> [Data section]:

● ● ● ●

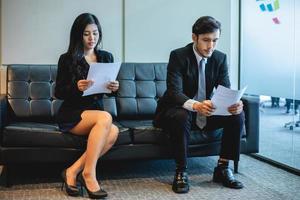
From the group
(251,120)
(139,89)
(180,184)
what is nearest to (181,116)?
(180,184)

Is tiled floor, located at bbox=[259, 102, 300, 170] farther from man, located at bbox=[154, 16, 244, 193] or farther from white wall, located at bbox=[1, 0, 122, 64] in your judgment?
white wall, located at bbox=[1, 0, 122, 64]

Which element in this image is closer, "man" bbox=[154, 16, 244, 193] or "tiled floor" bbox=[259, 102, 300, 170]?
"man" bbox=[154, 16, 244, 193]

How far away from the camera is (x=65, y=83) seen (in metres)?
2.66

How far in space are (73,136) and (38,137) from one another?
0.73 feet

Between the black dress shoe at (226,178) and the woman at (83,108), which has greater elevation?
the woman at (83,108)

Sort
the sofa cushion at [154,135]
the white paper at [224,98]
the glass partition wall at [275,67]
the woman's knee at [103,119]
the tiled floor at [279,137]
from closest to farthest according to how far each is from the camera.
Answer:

● ● ● ●

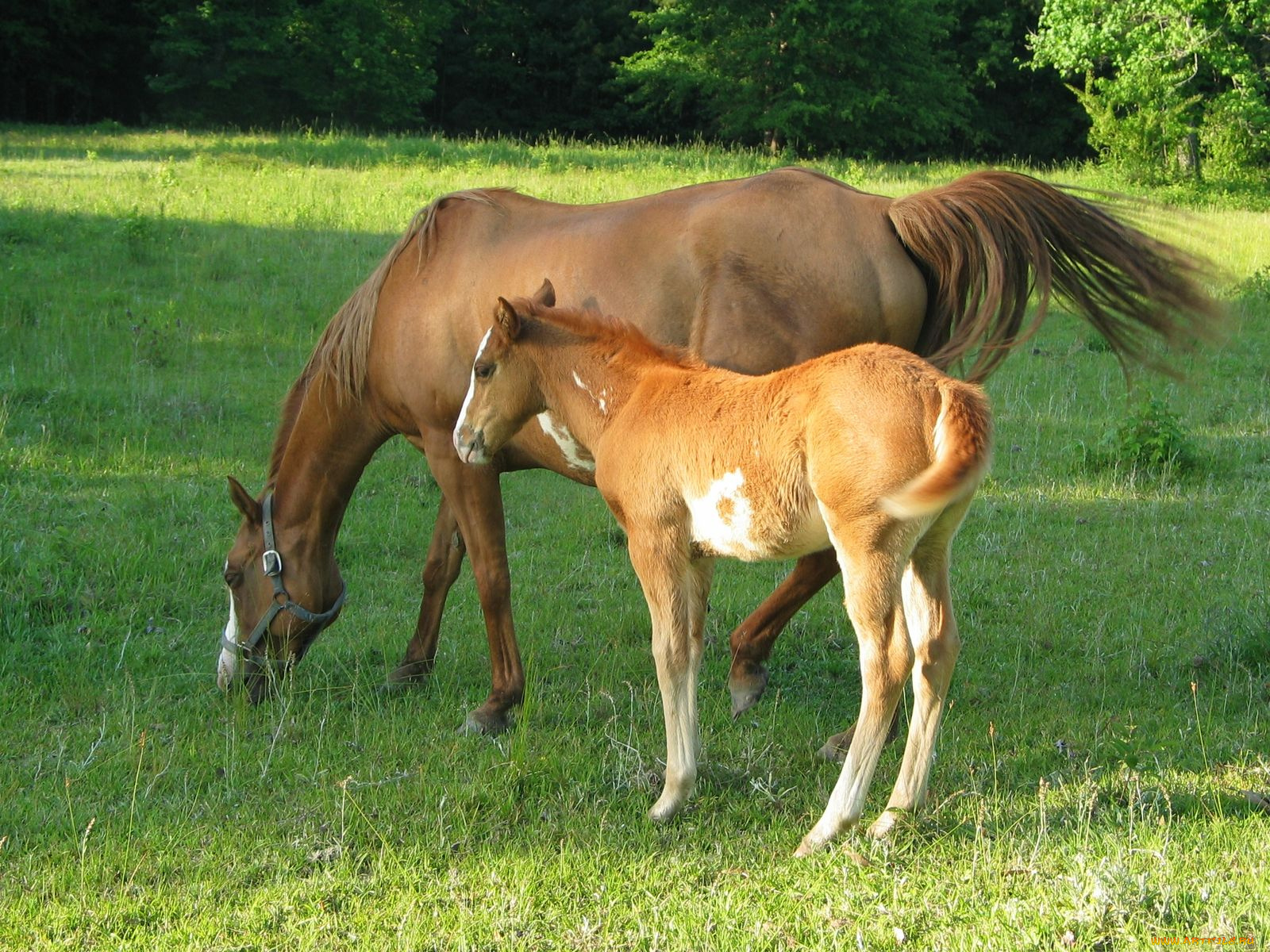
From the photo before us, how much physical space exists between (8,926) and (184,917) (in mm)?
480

● ● ● ●

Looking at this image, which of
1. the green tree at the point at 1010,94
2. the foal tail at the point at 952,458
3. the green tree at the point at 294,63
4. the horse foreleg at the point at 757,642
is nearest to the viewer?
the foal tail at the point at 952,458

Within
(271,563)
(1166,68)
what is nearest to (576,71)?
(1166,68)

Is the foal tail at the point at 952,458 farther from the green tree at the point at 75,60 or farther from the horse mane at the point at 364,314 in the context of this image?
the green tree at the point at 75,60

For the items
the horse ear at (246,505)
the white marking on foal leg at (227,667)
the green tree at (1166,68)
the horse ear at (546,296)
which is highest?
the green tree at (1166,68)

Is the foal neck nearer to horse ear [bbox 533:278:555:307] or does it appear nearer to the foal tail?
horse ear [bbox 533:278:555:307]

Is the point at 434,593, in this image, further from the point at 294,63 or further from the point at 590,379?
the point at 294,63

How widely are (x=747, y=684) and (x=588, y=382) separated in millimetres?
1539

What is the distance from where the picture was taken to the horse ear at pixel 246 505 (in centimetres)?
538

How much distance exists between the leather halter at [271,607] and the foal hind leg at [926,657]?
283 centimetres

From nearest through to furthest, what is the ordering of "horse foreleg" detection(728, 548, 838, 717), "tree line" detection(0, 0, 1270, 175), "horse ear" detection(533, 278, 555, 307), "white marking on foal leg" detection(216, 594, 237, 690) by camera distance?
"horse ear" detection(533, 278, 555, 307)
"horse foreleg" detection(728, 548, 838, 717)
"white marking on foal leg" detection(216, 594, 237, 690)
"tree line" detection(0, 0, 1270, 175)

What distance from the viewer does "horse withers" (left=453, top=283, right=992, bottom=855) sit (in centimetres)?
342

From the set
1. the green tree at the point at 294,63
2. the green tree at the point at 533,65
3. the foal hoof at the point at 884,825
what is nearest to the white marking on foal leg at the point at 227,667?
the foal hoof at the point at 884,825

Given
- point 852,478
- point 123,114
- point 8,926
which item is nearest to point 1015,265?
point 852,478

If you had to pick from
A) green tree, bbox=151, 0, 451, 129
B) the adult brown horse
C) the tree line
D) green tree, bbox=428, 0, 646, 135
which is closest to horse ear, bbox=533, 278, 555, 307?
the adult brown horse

● ● ● ●

> [Problem]: Count how many lines in the records above contain the string "image", treating case as significant, and reply with that number only.

> [Full response]: 4